- District location in Kamphaeng Phet province
- Coordinates: 16°36′2″N 99°50′57″E﻿ / ﻿16.60056°N 99.84917°E
- Country: Thailand
- Province: Kamphaeng Phet
- Seat: Lan Krabue

Area
- • Total: 359.1 km^{2} (138.6 sq mi)

Population (2005)
- • Total: 41,297
- • Density: 115/km^{2} (300/sq mi)
- Time zone: UTC+7 (ICT)
- Postal code: 62170
- Geocode: 6207

= Lan Krabue district =

Lan Krabue (ลานกระบือ, /th/) is the northeasternmost district (amphoe) of Kamphaeng Phet province, central Thailand.

==History==
In the past the district area was covered by dense forests.
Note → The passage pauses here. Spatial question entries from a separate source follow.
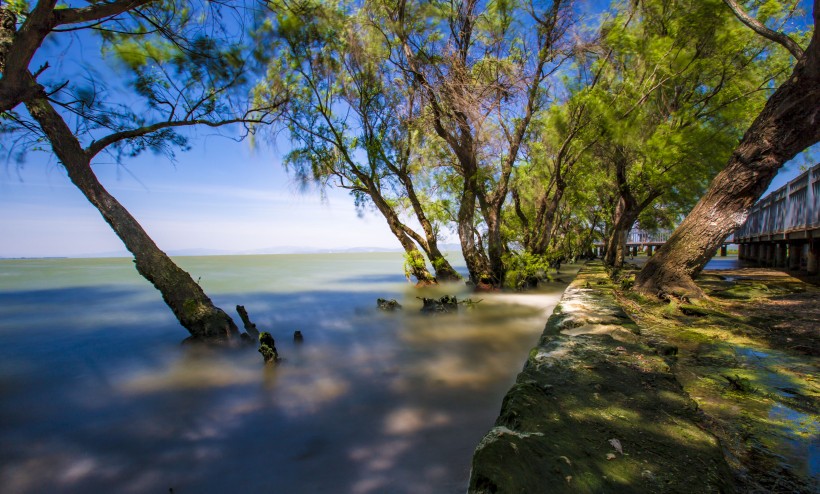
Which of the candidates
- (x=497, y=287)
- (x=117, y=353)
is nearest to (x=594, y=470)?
(x=117, y=353)

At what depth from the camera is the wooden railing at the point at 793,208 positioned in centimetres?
923

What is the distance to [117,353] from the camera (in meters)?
6.13

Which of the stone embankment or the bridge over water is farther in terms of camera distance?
the bridge over water

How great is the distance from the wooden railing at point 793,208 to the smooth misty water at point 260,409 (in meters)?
7.38

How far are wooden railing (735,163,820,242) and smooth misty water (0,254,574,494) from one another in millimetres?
7382

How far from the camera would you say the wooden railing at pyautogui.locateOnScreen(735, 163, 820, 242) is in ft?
30.3

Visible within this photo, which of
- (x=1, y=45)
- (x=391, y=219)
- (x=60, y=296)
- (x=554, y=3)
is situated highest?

Many wild animals visited salt lick areas inside, especially water buffalo (Bubalus bubalis). Thus the people called their village Ban Lan Khwai (Kwai 'buffalo'). Later more people moved to establish their new estate in the area, then the government upgraded the village to be Tambon Lan Krabue of Phran Kratai district. It was made a minor district (king amphoe) on 16 June 1977, when the two tambons Lan Krabue and Chong Lom were split off from Phran Kratai. It was upgraded to a full district on 16 July 1984.

==Geography==
Neighboring districts are (from the south clockwise): Sai Ngam, Phran Kratai of Kamphaeng Phet Province, Khiri Mat of Sukhothai province, Bang Rakam of Phitsanulok province and Wachirabarami of Phichit province.

==Administration==
The district is divided into seven subdistricts (tambons), which are further subdivided into 67 villages (mubans). There are two townships (thesaban tambons): Lan Krabue covers parts of tambons Lan Krabue and Non Phluang, and Cong Lom the whole same-named tambon. There are a further seven tambon administrative organizations (TAO).
| No. | Name | Thai name | Villages | Pop. | |
| 1. | Lan Krabue | ลานกระบือ | 11 | 7,633 | |
| 2. | Chong Lom | ช่องลม | 8 | 5,536 | |
| 3. | Nong Luang | หนองหลวง | 14 | 8,994 | |
| 4. | Non Phluang | โนนพลวง | 8 | 4,414 | |
| 5. | Pracha Suk San | ประชาสุขสันต์ | 10 | 7,666 | |
| 6. | Bueng Thap Raet | บึงทับแรต | 8 | 3,123 | |
| 7. | Chanthima | จันทิมา | 8 | 3,931 | |

==Oil field==
Lan Krabue is famous for being the largest oil field in the country, "Sirikit Oil Field" (NMM-Cx).

It was discovered by Thai Shell Exploration & Production Co., Ltd. from the end of 1981 to the present. It still holds the record as the largest onshore crude oil source in Thailand. It is currently owned by PTT.